* **Study text**:
NoobTracker commented 4 years ago

I'm just noticing that the program is not compiling. Strangely, the program complains about an undefined reference to 'OLEDDisplay::drawHorizontalLine (short, short, short)', but has no problems with the vertical lines. I can't figure it out. In addition, the problem only occurs when you use fillRing(), but not when you create an instance. I'm really confused.

NoobTracker commented 4 years ago

Fixed it.

NoobTracker commented 4 years ago

Is there still something wrong?

marcelstoer commented 4 years ago

Thank you Dave for the excellent feedback!

It's not clear to me if there's much benefit of doing the "quads" optimization unless we have a use case that needs it where the performance gain is significant? It makes the drawCircle and drawFilledCircle code much more complicated and therefore more difficult to maintain.

👍 I was asking myself the same question.

I do like the idea of being able to draw rings but I wonder if it's worth having a separate function to do that compared to drawing a filled circle and then drawing a smaller inscribed filled circle inside it using the background color.

👍 One function is enough

So my suggestion would be to limit the changes in this commit to be just the ones that fix the filled circle to have equal height and width -- it's really great that you caught that.

👍 Again, I agree - with both statements!

I would think it makes sense to keep pull requests focused on fixing one or a very few and related bugs

Absolutely. This one has a history 😜 #279, #280, #282, and #284 are all predecessors. @NoobTracker is getting familiar with authoring PRs. Kudos to your perseverance 👏

NoobTracker commented 4 years ago

The fillCircle function is time consuming and if used twice it would paint over everything in a smaller circle, which is very unattractive for certain purposes. With a huge ring that takes up a lot of screens but is only very thin, it would take a long time to paint everything twice. My idea would be to add the option to fillCircle to specify a diameter for the inner circle that has the default value 0.

DaveSprague commented 4 years ago

Hi @NoobTracker, I'm curious as to what resolution display you're using. My impression was that this 1306 library was mostly used quite small displays that are physically 1 - 2 inches in size and in the range of 128 pixel resolution or less in each dimension. Are you using this on a larger, higher-resolution display?

Also, you had mentioned making a race car game -- my impression is that this library is more targeted at simple IoT status display functions, etc. If you're main goal is using your code for a game where performance is the highest priority, you might consider using your own version of this library, tuned version of your game application and packaged with it, rather than trying to add those features into this code base which is not really targeted at high-performance game applications?

Dave

NoobTracker commented 4 years ago

Oh no, Google Translate translated my text poorly. I wanted to say that this program has advantages if you have a large ring that is wider than the screen is wide. I use normal 128x64 displays. Google usually works well, but of course something always goes wrong if you slowly assume that it works and don't check everything anymore. I now mainly use VGA when I want something with a screen. So my car race will probably end up being for VGA.

marcelstoer commented 4 years ago

My impression was that this 1306 library was mostly used quite small displays that are physically 1 - 2 inches in size and in the range of 128 pixel resolution or less in each dimension.

Correct, that's the hardware we target.

* **What needs to be done**: Rewrite the comment thread starting at "The fillCircle function" and ending at "larger, higher-resolution display?", swapping "time consuming" for "slow". Work only from the comment thread.

Extracted data entries

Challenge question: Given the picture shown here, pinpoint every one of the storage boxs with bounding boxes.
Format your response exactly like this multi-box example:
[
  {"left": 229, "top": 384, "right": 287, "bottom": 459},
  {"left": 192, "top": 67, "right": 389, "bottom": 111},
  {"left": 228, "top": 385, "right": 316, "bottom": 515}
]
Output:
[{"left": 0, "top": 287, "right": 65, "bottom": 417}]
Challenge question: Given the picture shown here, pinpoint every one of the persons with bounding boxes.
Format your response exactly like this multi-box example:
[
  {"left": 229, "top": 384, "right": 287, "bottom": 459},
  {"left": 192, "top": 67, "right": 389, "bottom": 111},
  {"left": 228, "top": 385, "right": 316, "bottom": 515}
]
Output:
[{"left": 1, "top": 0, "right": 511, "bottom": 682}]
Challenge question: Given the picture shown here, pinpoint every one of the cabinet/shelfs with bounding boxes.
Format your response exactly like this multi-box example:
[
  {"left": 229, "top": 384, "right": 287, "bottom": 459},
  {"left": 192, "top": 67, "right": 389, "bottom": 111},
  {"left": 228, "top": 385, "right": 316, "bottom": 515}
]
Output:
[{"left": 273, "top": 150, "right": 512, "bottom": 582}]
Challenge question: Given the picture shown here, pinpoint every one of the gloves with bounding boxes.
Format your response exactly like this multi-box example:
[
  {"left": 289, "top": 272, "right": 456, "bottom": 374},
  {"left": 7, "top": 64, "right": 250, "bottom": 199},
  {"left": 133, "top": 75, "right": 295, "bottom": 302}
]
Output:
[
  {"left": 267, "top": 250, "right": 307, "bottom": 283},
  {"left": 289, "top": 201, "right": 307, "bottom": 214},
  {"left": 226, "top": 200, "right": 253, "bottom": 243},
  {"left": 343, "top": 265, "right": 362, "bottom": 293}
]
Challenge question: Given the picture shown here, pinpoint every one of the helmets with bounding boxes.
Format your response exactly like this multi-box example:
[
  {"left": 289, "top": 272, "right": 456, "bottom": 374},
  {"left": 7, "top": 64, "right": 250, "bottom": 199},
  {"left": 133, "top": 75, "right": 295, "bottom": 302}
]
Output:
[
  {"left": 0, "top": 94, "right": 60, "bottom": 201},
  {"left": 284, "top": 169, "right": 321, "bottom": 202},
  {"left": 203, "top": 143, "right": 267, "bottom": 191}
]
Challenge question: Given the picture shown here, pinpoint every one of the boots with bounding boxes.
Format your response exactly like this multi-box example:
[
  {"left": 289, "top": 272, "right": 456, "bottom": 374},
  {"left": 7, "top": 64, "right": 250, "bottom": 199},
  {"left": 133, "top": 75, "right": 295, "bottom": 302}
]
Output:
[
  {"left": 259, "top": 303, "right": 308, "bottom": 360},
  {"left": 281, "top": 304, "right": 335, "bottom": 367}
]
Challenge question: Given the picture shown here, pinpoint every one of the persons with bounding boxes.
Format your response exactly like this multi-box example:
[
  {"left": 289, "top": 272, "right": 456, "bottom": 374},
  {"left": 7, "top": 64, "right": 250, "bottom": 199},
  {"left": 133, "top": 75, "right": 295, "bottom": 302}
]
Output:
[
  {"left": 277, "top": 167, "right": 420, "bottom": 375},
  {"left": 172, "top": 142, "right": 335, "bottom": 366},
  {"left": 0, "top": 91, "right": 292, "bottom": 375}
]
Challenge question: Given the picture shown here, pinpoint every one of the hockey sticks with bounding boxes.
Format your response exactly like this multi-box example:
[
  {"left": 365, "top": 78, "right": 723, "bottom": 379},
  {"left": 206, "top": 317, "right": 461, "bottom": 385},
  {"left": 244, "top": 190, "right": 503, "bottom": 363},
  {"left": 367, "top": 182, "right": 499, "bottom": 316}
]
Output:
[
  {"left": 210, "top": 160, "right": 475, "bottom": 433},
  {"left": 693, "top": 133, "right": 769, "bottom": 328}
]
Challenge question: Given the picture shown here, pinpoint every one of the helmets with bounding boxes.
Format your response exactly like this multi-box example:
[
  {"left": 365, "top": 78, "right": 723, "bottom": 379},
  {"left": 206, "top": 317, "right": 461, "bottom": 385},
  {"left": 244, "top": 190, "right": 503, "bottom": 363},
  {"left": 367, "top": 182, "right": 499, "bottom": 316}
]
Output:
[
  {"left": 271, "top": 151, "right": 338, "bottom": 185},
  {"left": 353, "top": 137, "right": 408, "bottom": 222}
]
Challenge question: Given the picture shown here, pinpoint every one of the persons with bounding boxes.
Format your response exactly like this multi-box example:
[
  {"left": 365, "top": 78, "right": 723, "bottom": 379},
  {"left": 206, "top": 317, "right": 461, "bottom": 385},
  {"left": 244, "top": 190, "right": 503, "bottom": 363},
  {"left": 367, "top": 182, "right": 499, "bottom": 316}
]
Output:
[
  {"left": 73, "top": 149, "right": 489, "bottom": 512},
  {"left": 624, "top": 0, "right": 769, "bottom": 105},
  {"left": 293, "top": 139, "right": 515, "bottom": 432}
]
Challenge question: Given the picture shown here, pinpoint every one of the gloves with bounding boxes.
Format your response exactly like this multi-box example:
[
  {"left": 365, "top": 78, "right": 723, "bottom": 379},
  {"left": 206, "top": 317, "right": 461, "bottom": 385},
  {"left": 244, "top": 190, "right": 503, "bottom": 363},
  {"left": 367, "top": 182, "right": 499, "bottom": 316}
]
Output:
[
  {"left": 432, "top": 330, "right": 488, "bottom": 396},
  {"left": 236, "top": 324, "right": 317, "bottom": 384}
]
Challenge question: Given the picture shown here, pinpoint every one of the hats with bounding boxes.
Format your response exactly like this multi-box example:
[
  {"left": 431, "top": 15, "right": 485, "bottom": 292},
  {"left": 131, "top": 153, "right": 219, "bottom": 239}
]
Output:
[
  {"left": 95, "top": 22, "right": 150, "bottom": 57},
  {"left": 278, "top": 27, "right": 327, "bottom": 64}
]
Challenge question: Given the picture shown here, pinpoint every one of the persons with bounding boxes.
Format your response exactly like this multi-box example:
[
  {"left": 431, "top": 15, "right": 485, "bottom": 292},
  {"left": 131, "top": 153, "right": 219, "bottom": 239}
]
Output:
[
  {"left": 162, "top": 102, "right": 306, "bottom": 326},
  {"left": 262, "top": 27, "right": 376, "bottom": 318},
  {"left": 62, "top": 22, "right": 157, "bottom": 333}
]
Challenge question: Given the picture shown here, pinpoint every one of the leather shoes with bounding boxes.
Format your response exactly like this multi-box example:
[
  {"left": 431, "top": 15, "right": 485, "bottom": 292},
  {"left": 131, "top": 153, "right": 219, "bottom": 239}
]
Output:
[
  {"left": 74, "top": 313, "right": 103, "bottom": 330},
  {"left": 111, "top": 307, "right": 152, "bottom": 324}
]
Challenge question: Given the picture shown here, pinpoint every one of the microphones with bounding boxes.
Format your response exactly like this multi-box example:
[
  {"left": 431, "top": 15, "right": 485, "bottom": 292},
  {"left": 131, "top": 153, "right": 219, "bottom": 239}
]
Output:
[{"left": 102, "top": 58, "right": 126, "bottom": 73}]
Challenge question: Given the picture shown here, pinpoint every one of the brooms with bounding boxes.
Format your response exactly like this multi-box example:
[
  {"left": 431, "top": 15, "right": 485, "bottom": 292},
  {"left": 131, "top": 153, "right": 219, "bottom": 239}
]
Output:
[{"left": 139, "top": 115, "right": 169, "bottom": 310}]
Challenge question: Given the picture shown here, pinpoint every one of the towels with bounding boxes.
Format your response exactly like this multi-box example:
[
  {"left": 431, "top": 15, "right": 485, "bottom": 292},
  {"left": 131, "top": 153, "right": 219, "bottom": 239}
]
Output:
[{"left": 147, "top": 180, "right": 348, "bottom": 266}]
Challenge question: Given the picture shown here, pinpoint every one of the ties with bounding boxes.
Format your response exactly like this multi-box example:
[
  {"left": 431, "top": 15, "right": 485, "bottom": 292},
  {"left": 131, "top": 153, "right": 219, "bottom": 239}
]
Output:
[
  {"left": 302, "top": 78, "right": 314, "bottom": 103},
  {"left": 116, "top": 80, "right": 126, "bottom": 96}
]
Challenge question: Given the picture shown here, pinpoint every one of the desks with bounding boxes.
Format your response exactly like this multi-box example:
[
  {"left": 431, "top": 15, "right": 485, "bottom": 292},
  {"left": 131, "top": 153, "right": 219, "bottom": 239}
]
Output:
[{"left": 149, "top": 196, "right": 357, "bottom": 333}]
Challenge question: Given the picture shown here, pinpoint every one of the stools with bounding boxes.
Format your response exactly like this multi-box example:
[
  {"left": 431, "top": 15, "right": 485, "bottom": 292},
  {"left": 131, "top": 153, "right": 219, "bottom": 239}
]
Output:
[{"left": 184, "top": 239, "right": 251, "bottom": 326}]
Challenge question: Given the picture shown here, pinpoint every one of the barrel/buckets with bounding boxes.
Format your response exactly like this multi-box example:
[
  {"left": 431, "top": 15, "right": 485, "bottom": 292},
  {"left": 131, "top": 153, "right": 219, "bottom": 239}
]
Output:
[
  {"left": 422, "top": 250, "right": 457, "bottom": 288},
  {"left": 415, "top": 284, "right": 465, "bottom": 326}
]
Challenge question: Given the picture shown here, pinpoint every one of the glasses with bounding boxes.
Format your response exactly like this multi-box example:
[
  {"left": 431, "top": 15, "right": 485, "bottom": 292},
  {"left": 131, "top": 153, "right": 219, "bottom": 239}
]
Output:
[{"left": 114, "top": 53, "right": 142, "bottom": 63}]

* **Exercise output**:
The fillCircle function is slow and if used twice it would paint over everything in a smaller circle, which is very unattractive for certain purposes. With a huge ring that takes up a lot of screens but is only very thin, it would take a long time to paint everything twice. My idea would be to add the option to fillCircle to specify a diameter for the inner circle that has the default value 0.

DaveSprague commented 4 years ago

Hi @NoobTracker, I'm curious as to what resolution display you're using. My impression was that this 1306 library was mostly used quite small displays that are physically 1 - 2 inches in size and in the range of 128 pixel resolution or less in each dimension. Are you using this on a larger, higher-resolution display?